**Reading text**
──────────

A mammalian neural tissue opsin (Opsin 5) is a deep brain photoreceptor in birds

Abstract

It has been known for many decades that nonmammalian vertebrates detect light by deep brain photoreceptors that lie outside the retina and pineal organ to regulate seasonal cycle of reproduction. However, the identity of these photoreceptors has so far remained unclear. Here we report that Opsin 5 is a deep brain photoreceptive molecule in the quail brain. Expression analysis of members of the opsin superfamily identified as Opsin 5 (OPN5; also known as Gpr136, Neuropsin, PGR12, and TMEM13) mRNA in the paraventricular organ (PVO), an area long believed to be capable of phototransduction. Immunohistochemistry identified Opsin 5 in neurons that contact the cerebrospinal fluid in the PVO, as well as fibers extending to the external zone of the median eminence adjacent to the pars tuberalis of the pituitary gland, which translates photoperiodic information into neuroendocrine responses. Heterologous expression of Opsin 5 in Xenopus oocytes resulted in light-dependent activation of membrane currents, the action spectrum of which showed peak sensitivity (lambda(max)) at approximately 420 nm. We also found that short-wavelength light, i.e., between UV-B and blue light, induced photoperiodic responses in eye-patched, pinealectomized quail. Thus, Opsin 5 appears to be one of the deep brain photoreceptive molecules that regulates seasonal reproduction in birds.

Fig. 1.

Localization of Opsin 5 in the PVO and its projections to the external zone of the median eminence. (A) Schematic drawing of the quail mediobasal hypothalamus. (B) In situ hybridization of OPN5 mRNA in the PVO. (C–E) Representative image of Opsin 5-like immunoreactivity in PVO neurons that contact the CSF (C and D) and fibers in the external zone of median eminence (ME) (arrowhead) adjacent to the pars tuberalis (PT) of the pituitary gland (E). Note that the angles of the sections are slightly different between B and C (Fig. S7). (F) The neural tracer DiI was applied to the PVO (arrow) and labeled fibers in the external zone of the ME (arrowheads). (Scale bars: 10 μm, D; 100 μm, B, C, and E; and 200 μm, F.) 3V, third ventricle.

Fig. 2.

──────────

**Extracted material**
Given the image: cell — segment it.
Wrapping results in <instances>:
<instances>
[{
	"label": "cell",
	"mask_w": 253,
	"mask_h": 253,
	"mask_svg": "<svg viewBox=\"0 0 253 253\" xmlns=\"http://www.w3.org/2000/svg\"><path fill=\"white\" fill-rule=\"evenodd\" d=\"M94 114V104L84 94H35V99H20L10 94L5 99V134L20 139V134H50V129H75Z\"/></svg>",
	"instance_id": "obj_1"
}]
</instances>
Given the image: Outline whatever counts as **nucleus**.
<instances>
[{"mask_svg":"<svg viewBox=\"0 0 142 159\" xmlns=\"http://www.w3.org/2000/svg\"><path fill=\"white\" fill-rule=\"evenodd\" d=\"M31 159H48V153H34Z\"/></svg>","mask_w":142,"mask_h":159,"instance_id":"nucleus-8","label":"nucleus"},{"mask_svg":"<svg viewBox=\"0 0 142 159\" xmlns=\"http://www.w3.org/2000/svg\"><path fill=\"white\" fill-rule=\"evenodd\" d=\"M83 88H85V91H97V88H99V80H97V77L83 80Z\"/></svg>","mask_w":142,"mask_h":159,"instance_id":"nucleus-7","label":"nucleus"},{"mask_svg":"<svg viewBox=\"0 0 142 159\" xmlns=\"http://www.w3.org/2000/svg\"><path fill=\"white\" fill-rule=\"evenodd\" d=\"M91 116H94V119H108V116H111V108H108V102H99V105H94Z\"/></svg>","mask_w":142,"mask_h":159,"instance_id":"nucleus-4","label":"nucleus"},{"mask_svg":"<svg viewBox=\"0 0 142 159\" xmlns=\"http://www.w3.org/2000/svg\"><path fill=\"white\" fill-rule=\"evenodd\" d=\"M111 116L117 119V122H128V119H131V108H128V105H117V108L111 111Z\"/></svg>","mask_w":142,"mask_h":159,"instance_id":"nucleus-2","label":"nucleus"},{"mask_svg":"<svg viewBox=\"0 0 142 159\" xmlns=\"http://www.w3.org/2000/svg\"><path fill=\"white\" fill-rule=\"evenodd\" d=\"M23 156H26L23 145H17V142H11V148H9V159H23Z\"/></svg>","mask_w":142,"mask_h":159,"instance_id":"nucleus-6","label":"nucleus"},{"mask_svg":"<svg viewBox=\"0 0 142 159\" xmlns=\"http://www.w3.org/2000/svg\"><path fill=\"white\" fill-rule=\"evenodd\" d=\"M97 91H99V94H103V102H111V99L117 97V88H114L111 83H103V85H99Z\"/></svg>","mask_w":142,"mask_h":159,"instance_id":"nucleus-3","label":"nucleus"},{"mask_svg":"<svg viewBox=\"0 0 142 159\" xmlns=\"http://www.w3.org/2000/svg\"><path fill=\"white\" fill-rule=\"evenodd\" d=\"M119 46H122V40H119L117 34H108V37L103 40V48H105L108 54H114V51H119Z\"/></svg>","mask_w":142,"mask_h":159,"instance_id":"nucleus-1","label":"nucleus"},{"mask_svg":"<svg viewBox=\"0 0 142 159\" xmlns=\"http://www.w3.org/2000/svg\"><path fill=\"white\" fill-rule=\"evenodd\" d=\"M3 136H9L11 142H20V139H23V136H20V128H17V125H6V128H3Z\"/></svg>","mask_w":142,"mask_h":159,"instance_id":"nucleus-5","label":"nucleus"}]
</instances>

──────────

**Exercise aim**
From the text on Opsin 5 in birds, list every alternative name it gives for OPN5.

**Written solution**
Gpr136, Neuropsin, PGR12, TMEM13